◆ Zu erledigen:
[a] Nennen Sie die Nummer, unter der laut dem Textauszug zur Währungsunion die schriftliche parlamentarische Anfrage gerichtet wurde.
[b] Fassen Sie im Textauszug zur Währungsunion den Absatz, der mit „Die Grünen weisen seit langem darauf hin“ beginnt, als kurze Liste zusammen und behalten Sie dabei seine wichtigsten Fakten bei.

◆ Quellenauszug:
»»

1118/AB

 

Die Abgeordneten zum Nationalrat Doris Pollet-Kammerlander, Freundinnen und Freunde haben am 12.  Juli 1996 unter der Nr. 1180/J an mich eine schriftliche parlamentarische Anfrage betreffend Wirtschafts- und Währ-ungsunion gerichtet, die folgenden Wortlaut hat:

 

1.    Wird der Eintritt in die Währungsunion einer Volksabstimmung unterzogen?  Wenn ja, wann? Wenn nein, warum nicht?

 

2 .   EU-Kommissar Fischler betont, "es sei klar, daß die Währungsunion etwas kosten werde, letztlich wäre sie aber eine politische Frage:

       Warum wurden die Österreicherinnen und Österreicher über die Kosten der Währungsunion nicht informiert?

 

3.    Die Grünen weisen seit langem darauf hin, daß die von der Bundesregierung getroffenen Budgetkonsolidierungsmaßnahmen nicht ausreichen, um die Maastricht-Kriterien zum Eintritt in die Währungsunion, insbesondere das Kriterium des rückläufigen Schuldenstandes, zu erfüllen.  Am 8. Juli d.J. haben die Finanzminister der EU gegen Österreich ein Verfahren wegen übermäßigen Defizits gemäß Art. 104c VEU eingeleitet ("Blauer Brief'). Österreich soll sowohl Defizit als auch Schuldenstand rascher als im Konvergenzprogramm angegeben abbauen bzw. die Defizitreduktion vorwiegend in den Abbau der Staatsschulden umsetzen,

a)    In welcher Weise wird die Defizitreduktion rascher in Schuldenabbau umgesetzt werden?

««

Ein Datenblock
»»

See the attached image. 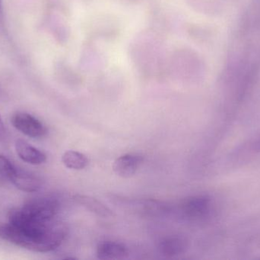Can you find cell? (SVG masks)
<instances>
[{
	"mask_svg": "<svg viewBox=\"0 0 260 260\" xmlns=\"http://www.w3.org/2000/svg\"><path fill=\"white\" fill-rule=\"evenodd\" d=\"M65 224L52 220L38 221L24 215L18 208L9 213V223L0 225V238L30 251L48 253L65 240Z\"/></svg>",
	"mask_w": 260,
	"mask_h": 260,
	"instance_id": "obj_1",
	"label": "cell"
},
{
	"mask_svg": "<svg viewBox=\"0 0 260 260\" xmlns=\"http://www.w3.org/2000/svg\"><path fill=\"white\" fill-rule=\"evenodd\" d=\"M19 209L24 215L35 221H50L56 216L59 204L55 198L41 197L27 201Z\"/></svg>",
	"mask_w": 260,
	"mask_h": 260,
	"instance_id": "obj_2",
	"label": "cell"
},
{
	"mask_svg": "<svg viewBox=\"0 0 260 260\" xmlns=\"http://www.w3.org/2000/svg\"><path fill=\"white\" fill-rule=\"evenodd\" d=\"M182 213L192 220H201L212 212V198L208 195H192L184 198L180 205Z\"/></svg>",
	"mask_w": 260,
	"mask_h": 260,
	"instance_id": "obj_3",
	"label": "cell"
},
{
	"mask_svg": "<svg viewBox=\"0 0 260 260\" xmlns=\"http://www.w3.org/2000/svg\"><path fill=\"white\" fill-rule=\"evenodd\" d=\"M11 123L15 129L32 138L44 137L47 134L45 125L28 113H15L11 119Z\"/></svg>",
	"mask_w": 260,
	"mask_h": 260,
	"instance_id": "obj_4",
	"label": "cell"
},
{
	"mask_svg": "<svg viewBox=\"0 0 260 260\" xmlns=\"http://www.w3.org/2000/svg\"><path fill=\"white\" fill-rule=\"evenodd\" d=\"M143 163V157L139 154H127L116 159L113 164L114 172L119 177H133Z\"/></svg>",
	"mask_w": 260,
	"mask_h": 260,
	"instance_id": "obj_5",
	"label": "cell"
},
{
	"mask_svg": "<svg viewBox=\"0 0 260 260\" xmlns=\"http://www.w3.org/2000/svg\"><path fill=\"white\" fill-rule=\"evenodd\" d=\"M15 150L18 157L29 164L41 165L47 160V156L44 152L22 139L15 140Z\"/></svg>",
	"mask_w": 260,
	"mask_h": 260,
	"instance_id": "obj_6",
	"label": "cell"
},
{
	"mask_svg": "<svg viewBox=\"0 0 260 260\" xmlns=\"http://www.w3.org/2000/svg\"><path fill=\"white\" fill-rule=\"evenodd\" d=\"M129 254V250L124 244L115 241H103L96 249V256L100 259H123Z\"/></svg>",
	"mask_w": 260,
	"mask_h": 260,
	"instance_id": "obj_7",
	"label": "cell"
},
{
	"mask_svg": "<svg viewBox=\"0 0 260 260\" xmlns=\"http://www.w3.org/2000/svg\"><path fill=\"white\" fill-rule=\"evenodd\" d=\"M74 200L79 206H82L101 218H108L115 216V214L108 206L89 195L79 194L75 195Z\"/></svg>",
	"mask_w": 260,
	"mask_h": 260,
	"instance_id": "obj_8",
	"label": "cell"
},
{
	"mask_svg": "<svg viewBox=\"0 0 260 260\" xmlns=\"http://www.w3.org/2000/svg\"><path fill=\"white\" fill-rule=\"evenodd\" d=\"M11 183L19 190L25 192H35L42 186L41 179L27 172L17 169V172L10 180Z\"/></svg>",
	"mask_w": 260,
	"mask_h": 260,
	"instance_id": "obj_9",
	"label": "cell"
},
{
	"mask_svg": "<svg viewBox=\"0 0 260 260\" xmlns=\"http://www.w3.org/2000/svg\"><path fill=\"white\" fill-rule=\"evenodd\" d=\"M187 247V243L181 237H168L164 238L158 244L160 254L166 257H172L184 253Z\"/></svg>",
	"mask_w": 260,
	"mask_h": 260,
	"instance_id": "obj_10",
	"label": "cell"
},
{
	"mask_svg": "<svg viewBox=\"0 0 260 260\" xmlns=\"http://www.w3.org/2000/svg\"><path fill=\"white\" fill-rule=\"evenodd\" d=\"M62 162L66 167L74 170L85 169L89 163L88 157L82 153L75 151H67L62 154Z\"/></svg>",
	"mask_w": 260,
	"mask_h": 260,
	"instance_id": "obj_11",
	"label": "cell"
},
{
	"mask_svg": "<svg viewBox=\"0 0 260 260\" xmlns=\"http://www.w3.org/2000/svg\"><path fill=\"white\" fill-rule=\"evenodd\" d=\"M18 168L5 156L0 154V175L10 181L11 179L17 172Z\"/></svg>",
	"mask_w": 260,
	"mask_h": 260,
	"instance_id": "obj_12",
	"label": "cell"
},
{
	"mask_svg": "<svg viewBox=\"0 0 260 260\" xmlns=\"http://www.w3.org/2000/svg\"><path fill=\"white\" fill-rule=\"evenodd\" d=\"M6 134V128H5L4 123H3V119L0 115V139L3 138Z\"/></svg>",
	"mask_w": 260,
	"mask_h": 260,
	"instance_id": "obj_13",
	"label": "cell"
},
{
	"mask_svg": "<svg viewBox=\"0 0 260 260\" xmlns=\"http://www.w3.org/2000/svg\"><path fill=\"white\" fill-rule=\"evenodd\" d=\"M1 3H2V0H0V9H1Z\"/></svg>",
	"mask_w": 260,
	"mask_h": 260,
	"instance_id": "obj_14",
	"label": "cell"
}]
</instances>
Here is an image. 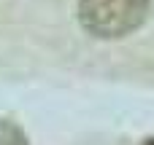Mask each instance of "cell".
<instances>
[{"mask_svg": "<svg viewBox=\"0 0 154 145\" xmlns=\"http://www.w3.org/2000/svg\"><path fill=\"white\" fill-rule=\"evenodd\" d=\"M149 5L152 0H79V22L89 35L116 40L146 22Z\"/></svg>", "mask_w": 154, "mask_h": 145, "instance_id": "cell-1", "label": "cell"}, {"mask_svg": "<svg viewBox=\"0 0 154 145\" xmlns=\"http://www.w3.org/2000/svg\"><path fill=\"white\" fill-rule=\"evenodd\" d=\"M0 145H30V137L16 121L0 118Z\"/></svg>", "mask_w": 154, "mask_h": 145, "instance_id": "cell-2", "label": "cell"}, {"mask_svg": "<svg viewBox=\"0 0 154 145\" xmlns=\"http://www.w3.org/2000/svg\"><path fill=\"white\" fill-rule=\"evenodd\" d=\"M143 145H154V137H149V140H143Z\"/></svg>", "mask_w": 154, "mask_h": 145, "instance_id": "cell-3", "label": "cell"}]
</instances>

««

◆ Lösungen:
[a] Unter der Nr. 1180/J.

[b]
- Laut den Grünen reichen die Budgetkonsolidierungsmaßnahmen der Bundesregierung nicht aus, um die Maastricht-Kriterien für den Eintritt in die Währungsunion zu erfüllen, insbesondere das Kriterium des rückläufigen Schuldenstandes.
- Am 8. Juli haben die Finanzminister der EU gegen Österreich ein Verfahren wegen übermäßigen Defizits gemäß Art. 104c VEU eingeleitet („Blauer Brief“).
- Österreich soll Defizit und Schuldenstand rascher abbauen als im Konvergenzprogramm angegeben.
- Die Defizitreduktion soll vorwiegend in den Abbau der Staatsschulden umgesetzt werden.